Id. at 416-17 (emphasis in original).

Again, the ballot question in Wadhams was misleading because it failed to include the explanatory statement required by section 101.161(1), Florida Statutes, and thus failed to inform the voters of the “chief purpose” of the measure. FFF’s ballot question suffers the same defect. It purports to inform the voters about marijuana for adult use, but fails to define use. And by hiding the hemp ball, the proposed amendment fails to inform voters of its chief purpose.

In Wadhams v. Board of County Commissioners, 567 So. 2d 414 (Fla. 1990), the Board of County Commissioners of Sarasota County (the “Commissioners”) sought to amend a provision of the county charter governing the Charter Review Board (the “Board”), which is charged with reviewing the charter on a regular basis and recommending changes directly to the people. The text of the proposed amendment was printed in full on the ballot and provided inter alia that the Board would meet every four years. The Commissioners, however, neglected to mention on the ballot that the amendment would supersede an existing charter provision that allowed the Board to conduct unlimited meetings-i.e., the proposal was intended to curtail the Board’s right to meet. Armstrong v. Harris, 773 So. 2d 7, 19 (Fla. 2000). Both the trial and district courts approved the amendment; this Court quashed the district court decision. Id.

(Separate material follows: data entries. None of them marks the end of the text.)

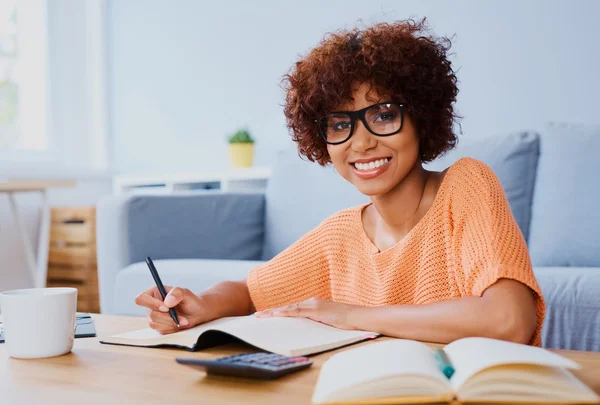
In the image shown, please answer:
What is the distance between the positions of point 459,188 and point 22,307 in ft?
2.24

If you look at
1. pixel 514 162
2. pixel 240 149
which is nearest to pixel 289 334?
pixel 514 162

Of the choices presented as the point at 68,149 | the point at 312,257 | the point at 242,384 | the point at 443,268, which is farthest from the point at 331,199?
the point at 68,149

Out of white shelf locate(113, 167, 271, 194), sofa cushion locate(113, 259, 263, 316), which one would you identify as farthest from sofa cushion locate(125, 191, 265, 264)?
white shelf locate(113, 167, 271, 194)

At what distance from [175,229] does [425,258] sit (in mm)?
1468

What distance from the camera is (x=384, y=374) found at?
1.85ft

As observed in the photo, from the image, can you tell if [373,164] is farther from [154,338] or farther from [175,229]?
[175,229]

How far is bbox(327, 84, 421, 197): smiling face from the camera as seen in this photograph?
117 centimetres

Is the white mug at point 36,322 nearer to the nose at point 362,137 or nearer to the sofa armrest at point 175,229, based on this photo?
the nose at point 362,137

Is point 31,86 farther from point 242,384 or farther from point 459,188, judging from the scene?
point 242,384

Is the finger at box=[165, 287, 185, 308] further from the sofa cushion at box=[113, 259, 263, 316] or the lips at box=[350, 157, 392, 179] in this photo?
the sofa cushion at box=[113, 259, 263, 316]

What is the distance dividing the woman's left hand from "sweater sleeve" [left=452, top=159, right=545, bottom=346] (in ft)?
0.60

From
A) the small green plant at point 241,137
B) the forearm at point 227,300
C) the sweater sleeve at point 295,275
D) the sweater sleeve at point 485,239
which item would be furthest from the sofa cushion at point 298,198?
the sweater sleeve at point 485,239

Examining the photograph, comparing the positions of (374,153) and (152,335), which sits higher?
(374,153)

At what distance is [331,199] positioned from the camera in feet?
8.02
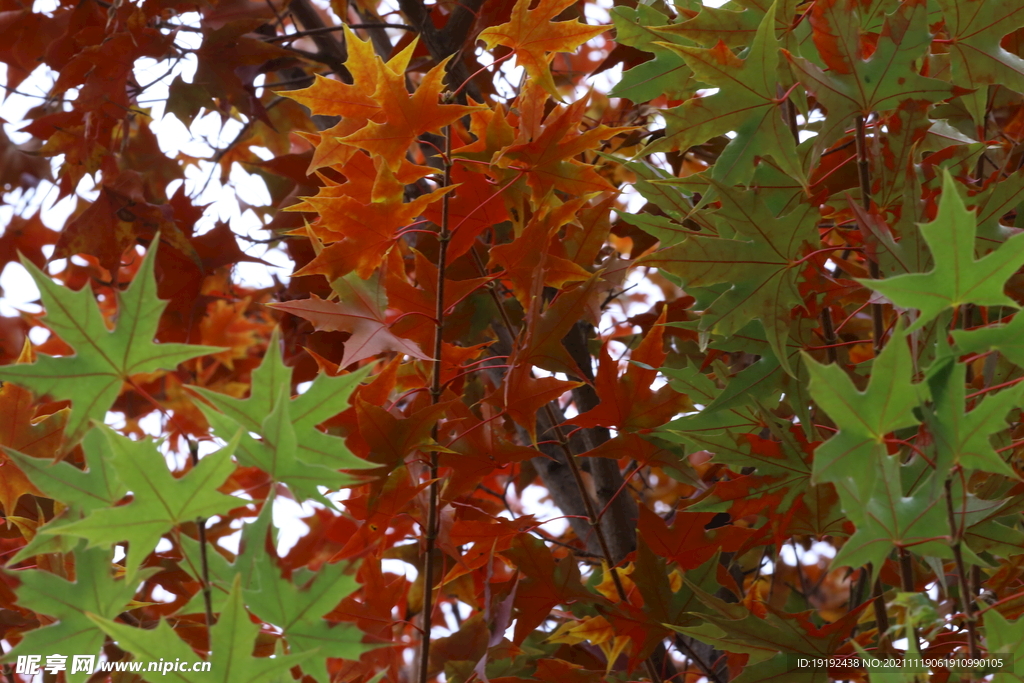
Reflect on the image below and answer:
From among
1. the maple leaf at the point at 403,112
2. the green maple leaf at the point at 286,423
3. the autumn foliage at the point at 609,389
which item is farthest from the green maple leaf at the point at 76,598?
the maple leaf at the point at 403,112

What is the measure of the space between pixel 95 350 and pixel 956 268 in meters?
0.49

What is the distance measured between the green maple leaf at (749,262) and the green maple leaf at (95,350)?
0.34 meters

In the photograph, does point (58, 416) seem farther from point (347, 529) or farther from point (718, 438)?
point (718, 438)

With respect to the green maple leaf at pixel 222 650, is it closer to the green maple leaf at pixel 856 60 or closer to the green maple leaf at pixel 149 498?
the green maple leaf at pixel 149 498

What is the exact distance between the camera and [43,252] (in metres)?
1.28

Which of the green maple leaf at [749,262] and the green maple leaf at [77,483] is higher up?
the green maple leaf at [749,262]

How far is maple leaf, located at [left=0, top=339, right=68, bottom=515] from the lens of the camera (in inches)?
28.0

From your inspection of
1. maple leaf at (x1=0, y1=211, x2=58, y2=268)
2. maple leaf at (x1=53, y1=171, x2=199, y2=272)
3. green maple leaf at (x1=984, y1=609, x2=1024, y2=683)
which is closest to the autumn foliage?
green maple leaf at (x1=984, y1=609, x2=1024, y2=683)

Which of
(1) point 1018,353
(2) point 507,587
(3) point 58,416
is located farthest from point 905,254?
(3) point 58,416

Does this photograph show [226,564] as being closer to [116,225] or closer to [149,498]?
[149,498]

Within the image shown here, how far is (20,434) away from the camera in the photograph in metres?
0.72

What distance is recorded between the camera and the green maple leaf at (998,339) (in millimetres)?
449

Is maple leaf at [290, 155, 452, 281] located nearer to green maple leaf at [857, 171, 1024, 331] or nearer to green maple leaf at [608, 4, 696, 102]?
green maple leaf at [608, 4, 696, 102]

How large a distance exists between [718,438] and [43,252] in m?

“Deception of the voting public is intolerable and should not be countenanced.” The purpose of section 101.161(1), Florida Statutes, is to assure that that electorate is advised of the meaning and ramifications of the proposed amendment. Because the ballot at issue failed to comply with . . . 101.161(1) the proposed amendments must be stricken.

Wadhams, 567 So. 2d at 417-18 (emphasis added).

Like the ballot language in Wadhams, the ballot language in the present case is defective for what it does not say: It does not tell voters the “chief purpose” of the amendment. Armstrong v. Harris, 773 So. 2d at 21.

Written by:

Bill Wohlsifer, Esquire
Tallahassee, Florida

1 Marriage defined is likely to be repealed due to subsequent U.S. Supreme Court holdings.

2 Aside from mixing human consumption of cannabis with its industrial uses, the third “chief purpose” of FFF’s proposed amendment is the nullification of medicinal access to cannabis by minors under physician care. This is likely an unintended consequence of the petition’s drafter’s failure to inform the voters of other laws that would be affected by the constitutional prohibition of cannabis use by persons under age 21.